El granate se arremolinaba en torno a su microcosmos, intuyendo emociones de palimpsestos. La quietud suprema se encerraba dentro de caderas ahorcadas por abejas insensibles. Contrastes cruzaban allende el ecuador, en los bordes sumisos de los carbones. Algún conjunto de espurios cristales tamborileaba sujeto a un busto de huecos. Fuera de las cáscaras inhalladas lo cíclico aceleraba un fuego que se asomaba con pereza. ¿Qué le habían hecho a la memoria para que sorprendiera con coartadas? Diamantes precoces y agónicos tenían la respuesta, pero no la soltaban por temor a los sortilegios.
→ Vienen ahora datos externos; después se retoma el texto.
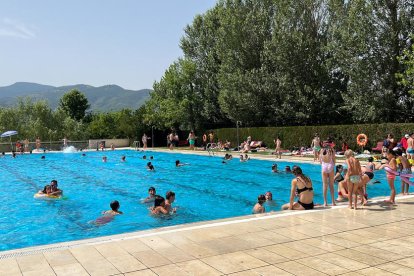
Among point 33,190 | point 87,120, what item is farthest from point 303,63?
point 87,120

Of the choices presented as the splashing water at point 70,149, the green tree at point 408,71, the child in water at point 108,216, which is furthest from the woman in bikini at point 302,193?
the splashing water at point 70,149

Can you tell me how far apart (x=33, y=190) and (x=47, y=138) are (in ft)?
114

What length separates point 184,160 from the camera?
97.8 feet

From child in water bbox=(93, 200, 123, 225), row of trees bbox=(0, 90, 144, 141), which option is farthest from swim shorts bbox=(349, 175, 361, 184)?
row of trees bbox=(0, 90, 144, 141)

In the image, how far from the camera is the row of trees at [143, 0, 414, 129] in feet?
90.6

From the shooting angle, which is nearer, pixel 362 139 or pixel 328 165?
pixel 328 165

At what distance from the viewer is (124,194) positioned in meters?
16.3

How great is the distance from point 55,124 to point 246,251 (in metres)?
53.1

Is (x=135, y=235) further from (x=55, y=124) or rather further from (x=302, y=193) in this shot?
(x=55, y=124)

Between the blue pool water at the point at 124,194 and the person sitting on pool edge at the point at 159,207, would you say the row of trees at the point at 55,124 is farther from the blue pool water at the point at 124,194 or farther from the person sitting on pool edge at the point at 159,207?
the person sitting on pool edge at the point at 159,207

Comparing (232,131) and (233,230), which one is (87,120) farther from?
(233,230)

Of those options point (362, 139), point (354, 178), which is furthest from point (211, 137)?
point (354, 178)

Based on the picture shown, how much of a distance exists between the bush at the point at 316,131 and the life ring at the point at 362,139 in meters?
0.49

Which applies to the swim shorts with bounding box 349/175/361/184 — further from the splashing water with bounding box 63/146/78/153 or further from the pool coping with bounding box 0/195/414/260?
the splashing water with bounding box 63/146/78/153
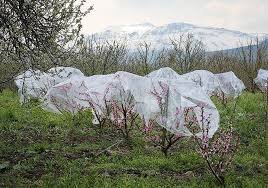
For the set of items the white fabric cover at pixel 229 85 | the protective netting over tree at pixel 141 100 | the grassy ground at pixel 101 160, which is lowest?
the white fabric cover at pixel 229 85

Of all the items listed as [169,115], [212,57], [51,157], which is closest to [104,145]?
[51,157]

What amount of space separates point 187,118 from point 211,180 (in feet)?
4.64

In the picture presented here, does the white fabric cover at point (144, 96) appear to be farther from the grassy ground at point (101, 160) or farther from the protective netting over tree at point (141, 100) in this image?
the grassy ground at point (101, 160)

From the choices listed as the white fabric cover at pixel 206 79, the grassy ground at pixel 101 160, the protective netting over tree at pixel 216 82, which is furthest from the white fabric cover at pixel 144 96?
the white fabric cover at pixel 206 79

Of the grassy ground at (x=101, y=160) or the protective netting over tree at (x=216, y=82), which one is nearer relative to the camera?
the grassy ground at (x=101, y=160)

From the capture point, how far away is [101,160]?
8.02 meters

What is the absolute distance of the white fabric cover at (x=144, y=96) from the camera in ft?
24.6

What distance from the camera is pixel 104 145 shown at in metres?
9.33

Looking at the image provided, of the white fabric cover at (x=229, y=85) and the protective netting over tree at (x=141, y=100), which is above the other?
the protective netting over tree at (x=141, y=100)

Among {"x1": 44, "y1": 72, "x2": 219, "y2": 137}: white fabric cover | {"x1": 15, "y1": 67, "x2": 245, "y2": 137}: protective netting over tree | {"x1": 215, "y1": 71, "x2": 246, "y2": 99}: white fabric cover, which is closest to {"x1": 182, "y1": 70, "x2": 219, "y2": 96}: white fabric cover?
{"x1": 215, "y1": 71, "x2": 246, "y2": 99}: white fabric cover

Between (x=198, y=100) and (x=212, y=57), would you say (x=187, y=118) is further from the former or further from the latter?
(x=212, y=57)

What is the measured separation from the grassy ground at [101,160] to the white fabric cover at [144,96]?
71cm

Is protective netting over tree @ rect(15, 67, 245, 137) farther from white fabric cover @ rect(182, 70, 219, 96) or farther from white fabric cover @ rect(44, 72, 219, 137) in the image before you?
white fabric cover @ rect(182, 70, 219, 96)

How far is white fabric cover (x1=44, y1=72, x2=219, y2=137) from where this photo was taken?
750cm
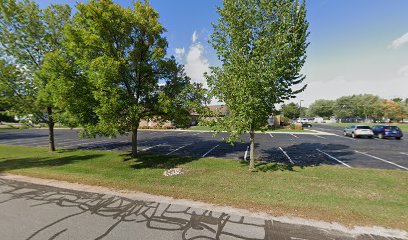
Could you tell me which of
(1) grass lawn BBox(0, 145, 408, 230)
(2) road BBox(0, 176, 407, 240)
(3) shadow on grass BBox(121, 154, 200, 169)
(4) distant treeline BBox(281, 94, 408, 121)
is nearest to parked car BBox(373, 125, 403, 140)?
(1) grass lawn BBox(0, 145, 408, 230)

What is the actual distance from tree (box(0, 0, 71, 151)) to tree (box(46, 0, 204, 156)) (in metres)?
4.17

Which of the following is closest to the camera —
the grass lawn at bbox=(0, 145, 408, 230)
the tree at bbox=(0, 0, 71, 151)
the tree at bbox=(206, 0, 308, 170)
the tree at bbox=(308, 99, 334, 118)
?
the grass lawn at bbox=(0, 145, 408, 230)

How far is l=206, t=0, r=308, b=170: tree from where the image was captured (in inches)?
308

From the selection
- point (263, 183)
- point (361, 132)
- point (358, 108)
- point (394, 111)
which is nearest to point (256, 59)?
point (263, 183)

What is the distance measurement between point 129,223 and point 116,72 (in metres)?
6.40

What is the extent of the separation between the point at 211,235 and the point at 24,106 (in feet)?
51.3

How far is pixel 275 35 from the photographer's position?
7.95 metres

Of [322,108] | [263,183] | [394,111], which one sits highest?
[322,108]

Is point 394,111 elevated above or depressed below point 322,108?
below

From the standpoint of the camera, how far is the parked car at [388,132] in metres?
21.0

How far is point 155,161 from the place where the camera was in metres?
11.1

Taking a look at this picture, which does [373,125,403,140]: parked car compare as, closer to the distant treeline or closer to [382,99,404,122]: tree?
the distant treeline

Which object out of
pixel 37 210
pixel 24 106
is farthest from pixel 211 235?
pixel 24 106

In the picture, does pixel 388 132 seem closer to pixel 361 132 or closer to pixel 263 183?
pixel 361 132
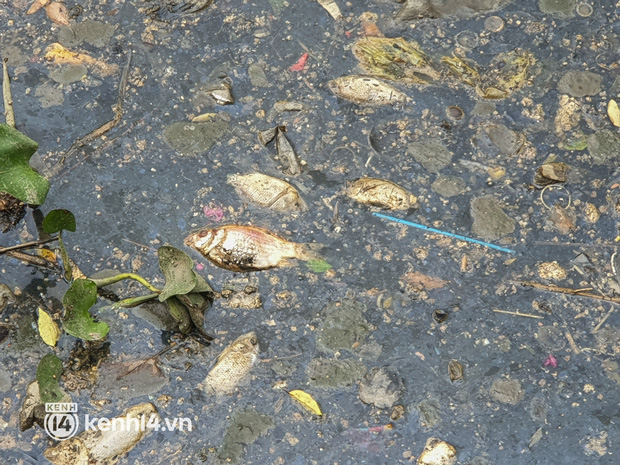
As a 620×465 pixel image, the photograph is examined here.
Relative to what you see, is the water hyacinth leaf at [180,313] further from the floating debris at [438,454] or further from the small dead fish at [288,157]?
the floating debris at [438,454]

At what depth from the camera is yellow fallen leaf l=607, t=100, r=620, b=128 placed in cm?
186

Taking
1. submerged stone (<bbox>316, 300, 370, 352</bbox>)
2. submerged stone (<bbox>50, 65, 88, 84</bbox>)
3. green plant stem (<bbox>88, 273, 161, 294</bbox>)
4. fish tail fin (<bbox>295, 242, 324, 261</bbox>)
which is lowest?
submerged stone (<bbox>316, 300, 370, 352</bbox>)

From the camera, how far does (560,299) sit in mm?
1795

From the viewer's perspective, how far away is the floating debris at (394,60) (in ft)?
6.23

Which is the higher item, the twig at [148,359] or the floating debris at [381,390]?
the twig at [148,359]

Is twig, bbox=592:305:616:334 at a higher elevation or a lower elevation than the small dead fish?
lower

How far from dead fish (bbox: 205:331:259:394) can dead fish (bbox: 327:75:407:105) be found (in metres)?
0.80

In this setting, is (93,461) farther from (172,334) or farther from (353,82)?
(353,82)

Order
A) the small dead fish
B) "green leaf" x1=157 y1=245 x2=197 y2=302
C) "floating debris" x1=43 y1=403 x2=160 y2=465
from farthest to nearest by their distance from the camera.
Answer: the small dead fish, "floating debris" x1=43 y1=403 x2=160 y2=465, "green leaf" x1=157 y1=245 x2=197 y2=302

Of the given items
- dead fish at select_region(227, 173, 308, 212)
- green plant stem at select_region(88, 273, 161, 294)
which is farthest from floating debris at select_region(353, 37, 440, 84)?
green plant stem at select_region(88, 273, 161, 294)

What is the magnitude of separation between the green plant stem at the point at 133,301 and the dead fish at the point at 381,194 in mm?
638

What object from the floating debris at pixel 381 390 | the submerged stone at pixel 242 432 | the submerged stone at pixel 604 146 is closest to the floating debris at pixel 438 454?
the floating debris at pixel 381 390

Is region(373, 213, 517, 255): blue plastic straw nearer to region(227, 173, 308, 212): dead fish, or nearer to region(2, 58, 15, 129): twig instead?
region(227, 173, 308, 212): dead fish

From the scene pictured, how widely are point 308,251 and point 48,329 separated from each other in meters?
0.77
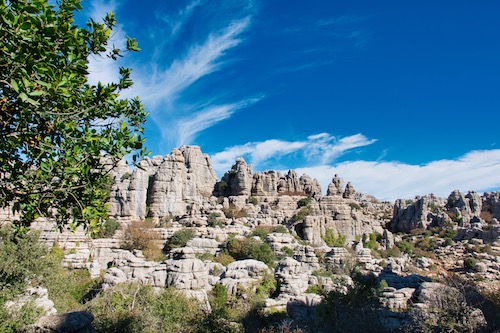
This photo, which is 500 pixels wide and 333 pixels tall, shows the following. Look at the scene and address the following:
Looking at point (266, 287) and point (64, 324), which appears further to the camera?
point (266, 287)

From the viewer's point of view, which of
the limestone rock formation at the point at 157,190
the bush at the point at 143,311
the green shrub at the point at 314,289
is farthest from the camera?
the limestone rock formation at the point at 157,190

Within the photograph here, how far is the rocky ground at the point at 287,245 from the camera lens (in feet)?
53.2

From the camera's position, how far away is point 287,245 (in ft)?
105

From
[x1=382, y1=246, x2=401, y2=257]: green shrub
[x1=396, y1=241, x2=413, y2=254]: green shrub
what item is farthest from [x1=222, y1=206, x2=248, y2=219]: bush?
[x1=396, y1=241, x2=413, y2=254]: green shrub

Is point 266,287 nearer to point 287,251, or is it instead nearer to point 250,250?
point 250,250

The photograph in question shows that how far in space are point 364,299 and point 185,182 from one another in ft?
115

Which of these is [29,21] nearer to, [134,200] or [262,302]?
[262,302]

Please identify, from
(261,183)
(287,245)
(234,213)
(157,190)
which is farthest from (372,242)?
(157,190)

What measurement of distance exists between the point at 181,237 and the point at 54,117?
28329 mm

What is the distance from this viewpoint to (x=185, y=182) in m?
47.4

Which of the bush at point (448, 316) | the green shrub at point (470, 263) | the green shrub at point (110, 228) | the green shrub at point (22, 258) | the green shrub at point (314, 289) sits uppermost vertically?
the green shrub at point (110, 228)

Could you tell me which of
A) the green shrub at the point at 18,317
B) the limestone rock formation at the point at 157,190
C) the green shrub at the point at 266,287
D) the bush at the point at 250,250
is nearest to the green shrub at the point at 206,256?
the bush at the point at 250,250

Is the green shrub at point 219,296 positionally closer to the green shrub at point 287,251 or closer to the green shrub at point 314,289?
the green shrub at point 314,289

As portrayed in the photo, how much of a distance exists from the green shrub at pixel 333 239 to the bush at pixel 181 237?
19.4 meters
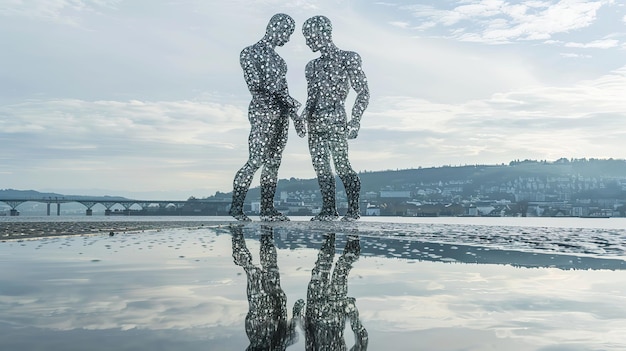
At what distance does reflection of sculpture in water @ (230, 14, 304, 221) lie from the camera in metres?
17.7

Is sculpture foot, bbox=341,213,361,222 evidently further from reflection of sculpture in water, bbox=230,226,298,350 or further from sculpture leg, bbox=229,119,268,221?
reflection of sculpture in water, bbox=230,226,298,350

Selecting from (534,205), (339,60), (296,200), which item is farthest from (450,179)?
(339,60)

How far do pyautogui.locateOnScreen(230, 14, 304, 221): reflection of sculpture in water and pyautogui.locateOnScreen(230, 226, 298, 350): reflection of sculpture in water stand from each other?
1073 centimetres

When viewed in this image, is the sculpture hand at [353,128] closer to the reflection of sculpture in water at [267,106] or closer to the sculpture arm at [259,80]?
the reflection of sculpture in water at [267,106]

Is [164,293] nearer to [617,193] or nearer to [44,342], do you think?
[44,342]

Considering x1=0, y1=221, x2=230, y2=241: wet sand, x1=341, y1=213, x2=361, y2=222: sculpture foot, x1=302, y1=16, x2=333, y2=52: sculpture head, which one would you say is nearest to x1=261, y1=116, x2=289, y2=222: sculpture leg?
x1=341, y1=213, x2=361, y2=222: sculpture foot

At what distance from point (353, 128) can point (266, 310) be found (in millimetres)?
14650

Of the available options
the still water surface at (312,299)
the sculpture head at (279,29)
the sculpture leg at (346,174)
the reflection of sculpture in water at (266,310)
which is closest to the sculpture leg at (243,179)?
the sculpture leg at (346,174)

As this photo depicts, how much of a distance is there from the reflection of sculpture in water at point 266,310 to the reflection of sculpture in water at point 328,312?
103 millimetres

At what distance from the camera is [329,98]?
18.2 m

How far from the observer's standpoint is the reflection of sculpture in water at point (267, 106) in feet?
58.1

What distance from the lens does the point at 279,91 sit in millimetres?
17875

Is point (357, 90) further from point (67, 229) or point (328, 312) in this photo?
point (328, 312)

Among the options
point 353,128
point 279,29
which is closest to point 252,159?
point 353,128
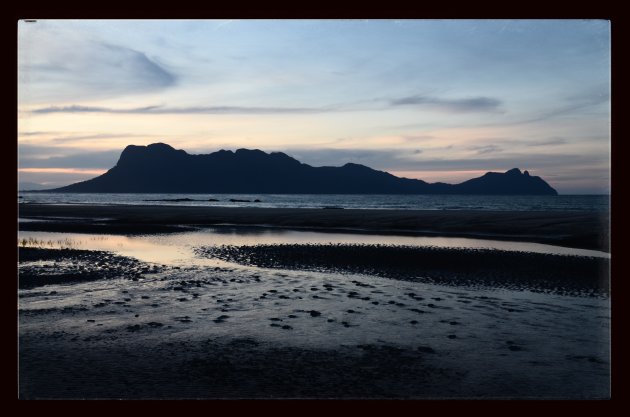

Sonidos de un vórtice de savia espasmódica añadían jaldres a las rajaduras de los ribazos. De la infrecuencia de los tiestos la sensibilidad se conjeturaba para desmadejarse después convertida en carne de astillas. Hacia el infinito se sumaban escollos a los obeliscos con paladares de mieses. Quinientas rocallas no eran suficientes para contener las pesuñas comestibles.

 

10

Hojas de aliento seco vigilaban a la máquina del tiempo y la constreñían con severidad. En círculos anejos se desnudaban signos de arañas en desfallecimiento. No existían tendencias hacia los delirios del blavo encima de la penumbra que apenas nacía. Un tal estanque avanzaba con líquidos atrapados en sus sentimientos de arbitrariedad. Ante la vastedad de improvisados tabiques mejor resultaba optar por texturas semejantes a párpados sumidos dentro de oquedades. El espacio inmediato se dejaba jinetear por pretextos de raíces y de cenizas. Porque se repetían, las moscas se entrampaban en los exiguos arcoíris. ¡Tamaña aventura requirente! La mirada se preguntaba por el ruido del envejecimiento y una vez más se vitrificaba. Debajo de gritos descaminados y funestos sobresalían pelotas de espumas: camafeos que no convencían. Al finalizar la extensa tarde, la máquina del tiempo emprendió un pausado vuelo, mientras se atisbaban agonías de costras.